TAREFAS A REALIZAR:
(a) Verifique se cada afirmação está de acordo com o texto sobre segurança pública e rodovias. Responda sim ou não e cite, sem alterações, as palavras do texto que decidem. (i) Em 2023 foram registrados 37.602 casos de homicídios dolosos. (ii) As mortes nas estradas federais diminuíram em 2019 em relação a 2018. (iii) No último ano do governo Bolsonaro houve 185.497 registros de armas.
(b) Imprima sem nenhuma alteração o trecho do texto sobre segurança pública e rodovias que começa com as palavras "No início do" e termina com "185.497 em 2021.".

TRECHO SELECIONADO:
--------------------------------
Segurança Pública e Rodovias 

    No primeiro ano de Jair Bolsonaro, facilitou-se o acesso às armas de fogo com a publicação de decretos para tornar mais acessível a posse e o porte de armas. Além disso, Bolsonaro enviou ao Congresso um pacote anticrime e um projeto para isentar militares e policiais que cometem crimes durante operações de Garantia da Lei e da Ordem (GLOs). Apesar das controvérsias, em 2019 houve uma redução de 22% nos homicídios dolosos e latrocínios, entre outros crimes. 

    No início do terceiro mandato de Luiz Inácio Lula da Silva decretos foram publicados para restringir a emissão de novos registros de armas no Brasil. Isso resultou em uma queda significativa no número de registros, com apenas 28.328 em comparação com os 135.335 registrados no último ano do governo Bolsonaro e os 185.497 em 2021. 

    De acordo com o relatório do Sinesp (Sistema Nacional de Informações de Segurança Pública) do Ministério da Justiça, o ano de 2023 apresentou uma redução nos casos de homicídios dolosos. Em 2018, foram registrados 48.965 casos, enquanto em 2022 esse número caiu para 38.932 e, em 2023, para 37.602. Em termos de segurança viária, o aumento no número de mortes nas estradas foi um desafio enfrentado no primeiro ano de mandato tanto no governo Lula quanto no governo Bolsonaro. Apesar dos esforços na implementação de políticas de prevenção de acidentes, questões como o descumprimento das normas de trânsito continuaram a contribuir para a trágica estatística de fatalidades. Tanto o ano de 2019 quanto o ano de 2023 apresentaram pioras em relação aos anos anteriores. 

    Em 2019, o número de mortes nas estradas federais em decorrência de acidentes cresceu 1,2% em comparação com 2018, registrando 5.332 óbitos. Em 2023, também houve um aumento, passando de 5.439 mortes em 2022 para 5.615 em 2023, de acordo com os dados da Polícia Rodoviária Federal.
--------------------------------
ENTRADAS DO CONJUNTO:
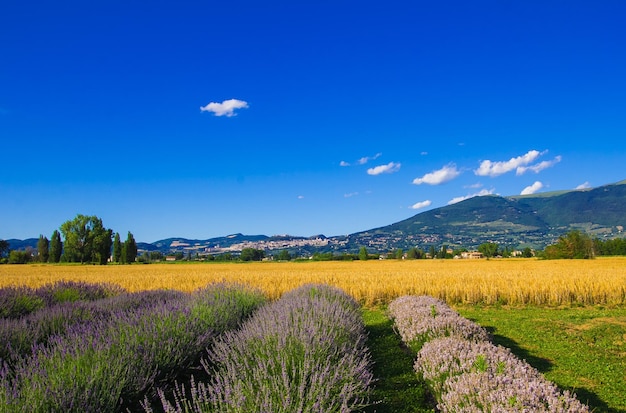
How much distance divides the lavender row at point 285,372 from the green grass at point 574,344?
3.01m

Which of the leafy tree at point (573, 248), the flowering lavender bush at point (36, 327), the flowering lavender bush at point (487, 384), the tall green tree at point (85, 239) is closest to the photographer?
the flowering lavender bush at point (487, 384)

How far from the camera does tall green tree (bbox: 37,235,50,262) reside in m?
94.1

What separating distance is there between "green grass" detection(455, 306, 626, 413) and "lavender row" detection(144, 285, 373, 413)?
3013 mm

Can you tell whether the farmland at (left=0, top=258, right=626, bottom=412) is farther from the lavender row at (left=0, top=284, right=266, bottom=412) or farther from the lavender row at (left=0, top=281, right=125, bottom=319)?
the lavender row at (left=0, top=281, right=125, bottom=319)

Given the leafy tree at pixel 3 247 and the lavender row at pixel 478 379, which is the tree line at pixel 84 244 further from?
the lavender row at pixel 478 379

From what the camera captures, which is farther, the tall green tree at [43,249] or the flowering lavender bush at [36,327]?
the tall green tree at [43,249]

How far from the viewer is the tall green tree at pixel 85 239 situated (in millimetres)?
80250

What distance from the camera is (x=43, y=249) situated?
9419 centimetres

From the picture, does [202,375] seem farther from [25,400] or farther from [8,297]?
[8,297]

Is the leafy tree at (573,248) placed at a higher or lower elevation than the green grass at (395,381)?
lower

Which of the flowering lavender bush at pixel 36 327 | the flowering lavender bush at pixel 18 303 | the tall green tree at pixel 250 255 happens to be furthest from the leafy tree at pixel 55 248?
the flowering lavender bush at pixel 36 327

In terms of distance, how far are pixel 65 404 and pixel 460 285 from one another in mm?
16512

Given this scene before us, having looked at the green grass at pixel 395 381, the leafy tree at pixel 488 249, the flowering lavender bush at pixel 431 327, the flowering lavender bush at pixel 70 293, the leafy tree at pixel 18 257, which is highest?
the leafy tree at pixel 18 257

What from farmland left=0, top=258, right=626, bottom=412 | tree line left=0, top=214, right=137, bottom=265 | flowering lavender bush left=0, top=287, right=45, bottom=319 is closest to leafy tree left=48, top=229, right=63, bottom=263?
tree line left=0, top=214, right=137, bottom=265
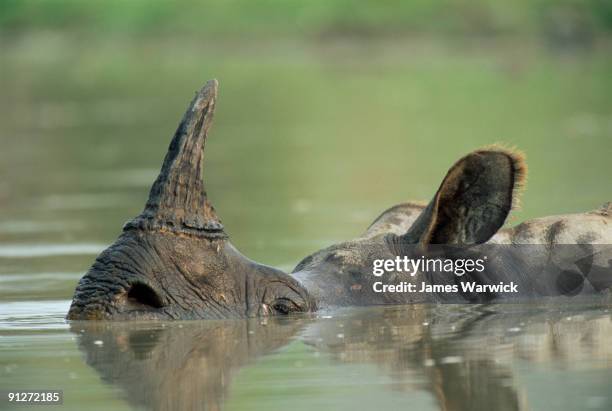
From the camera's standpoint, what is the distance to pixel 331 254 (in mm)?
8250

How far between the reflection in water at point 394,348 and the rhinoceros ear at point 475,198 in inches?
18.4

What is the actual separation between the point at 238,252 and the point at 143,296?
51 cm

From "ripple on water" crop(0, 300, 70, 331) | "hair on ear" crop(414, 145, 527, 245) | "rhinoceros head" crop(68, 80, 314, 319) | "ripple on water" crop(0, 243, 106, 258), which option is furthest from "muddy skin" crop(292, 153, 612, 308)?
"ripple on water" crop(0, 243, 106, 258)

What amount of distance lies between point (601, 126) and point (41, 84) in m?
17.6

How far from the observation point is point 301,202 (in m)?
14.8

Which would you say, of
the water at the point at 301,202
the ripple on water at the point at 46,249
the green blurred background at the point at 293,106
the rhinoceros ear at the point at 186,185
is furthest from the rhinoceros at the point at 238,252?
the ripple on water at the point at 46,249

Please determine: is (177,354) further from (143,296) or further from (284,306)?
(284,306)

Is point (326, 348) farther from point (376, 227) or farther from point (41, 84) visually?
point (41, 84)

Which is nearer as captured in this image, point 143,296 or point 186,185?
point 186,185

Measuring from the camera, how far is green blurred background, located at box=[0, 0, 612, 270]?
14.4 m

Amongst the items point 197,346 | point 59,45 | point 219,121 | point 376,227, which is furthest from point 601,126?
point 59,45

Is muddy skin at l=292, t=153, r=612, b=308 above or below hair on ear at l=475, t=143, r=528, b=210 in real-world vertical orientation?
below

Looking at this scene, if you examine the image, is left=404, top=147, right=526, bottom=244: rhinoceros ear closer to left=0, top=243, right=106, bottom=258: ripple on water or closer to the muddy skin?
the muddy skin

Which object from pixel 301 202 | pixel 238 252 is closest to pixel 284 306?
pixel 238 252
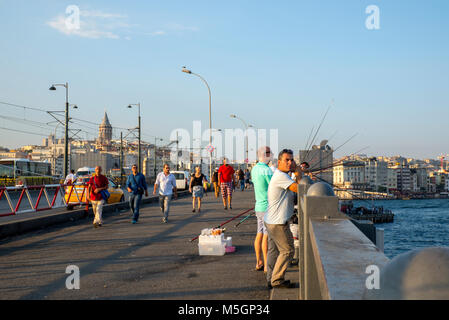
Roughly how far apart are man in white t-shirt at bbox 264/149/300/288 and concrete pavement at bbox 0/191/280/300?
332 millimetres

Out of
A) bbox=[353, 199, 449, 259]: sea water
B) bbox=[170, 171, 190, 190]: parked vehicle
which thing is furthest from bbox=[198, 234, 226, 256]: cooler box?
bbox=[353, 199, 449, 259]: sea water

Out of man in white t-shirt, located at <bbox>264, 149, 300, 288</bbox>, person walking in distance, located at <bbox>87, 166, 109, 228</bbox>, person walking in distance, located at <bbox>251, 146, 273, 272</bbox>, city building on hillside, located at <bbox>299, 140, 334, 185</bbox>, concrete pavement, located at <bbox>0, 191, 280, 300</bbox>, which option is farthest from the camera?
person walking in distance, located at <bbox>87, 166, 109, 228</bbox>

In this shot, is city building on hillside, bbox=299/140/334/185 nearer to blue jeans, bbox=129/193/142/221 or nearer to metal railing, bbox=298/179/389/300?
metal railing, bbox=298/179/389/300

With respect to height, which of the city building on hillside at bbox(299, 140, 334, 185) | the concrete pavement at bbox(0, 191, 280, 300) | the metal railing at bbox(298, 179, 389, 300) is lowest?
the concrete pavement at bbox(0, 191, 280, 300)

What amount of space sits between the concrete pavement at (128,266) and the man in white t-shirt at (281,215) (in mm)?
332

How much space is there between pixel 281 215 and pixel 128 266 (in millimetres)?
3132

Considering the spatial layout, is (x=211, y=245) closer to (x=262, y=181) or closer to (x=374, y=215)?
(x=262, y=181)

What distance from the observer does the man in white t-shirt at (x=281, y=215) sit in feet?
18.6

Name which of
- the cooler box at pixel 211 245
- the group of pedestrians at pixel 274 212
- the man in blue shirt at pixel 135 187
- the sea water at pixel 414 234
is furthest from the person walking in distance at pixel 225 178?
the sea water at pixel 414 234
--------------------------------
RESPOSTAS POR TAREFA:
(a)
(i) Sim: "em 2023, para 37.602".
(ii) Não: "cresceu 1,2% em comparação com 2018".
(iii) Não: "135.335 registrados no último ano do governo Bolsonaro e os 185.497 em 2021".

(b)
No início do terceiro mandato de Luiz Inácio Lula da Silva decretos foram publicados para restringir a emissão de novos registros de armas no Brasil. Isso resultou em uma queda significativa no número de registros, com apenas 28.328 em comparação com os 135.335 registrados no último ano do governo Bolsonaro e os 185.497 em 2021.